=== PROVIDED RECORDS ===

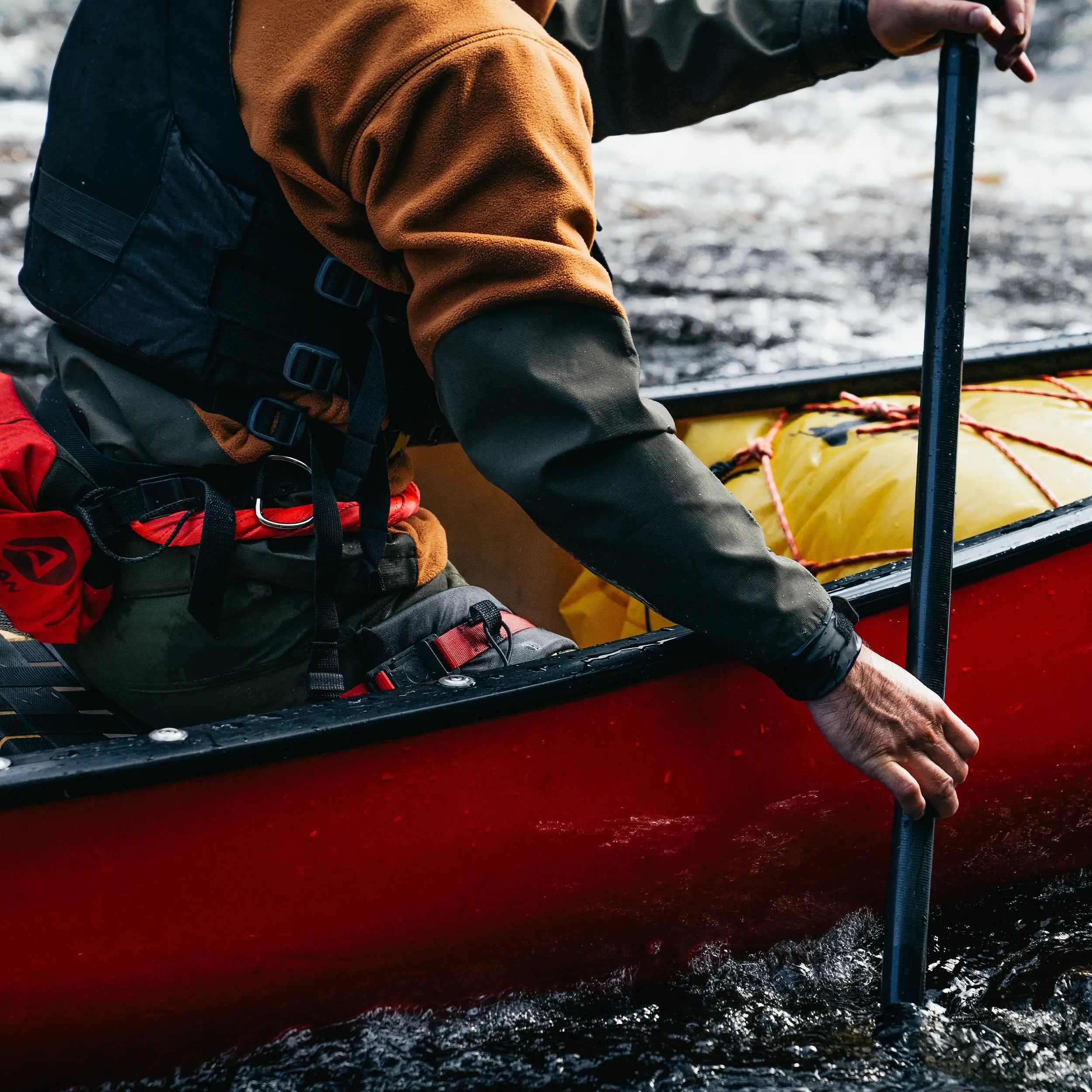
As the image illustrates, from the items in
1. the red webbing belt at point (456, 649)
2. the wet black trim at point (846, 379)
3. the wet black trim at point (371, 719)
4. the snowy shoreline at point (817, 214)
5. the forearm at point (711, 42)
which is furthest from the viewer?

===

- _WORK TO COMPLETE_: Can you reproduce the text of the items above word for word, leaving out the pictures?

- _EXPECTED ANSWER_:
As the image illustrates, from the items in
1. the red webbing belt at point (456, 649)
2. the wet black trim at point (846, 379)
3. the wet black trim at point (371, 719)
4. the snowy shoreline at point (817, 214)
5. the forearm at point (711, 42)
which is furthest from the viewer?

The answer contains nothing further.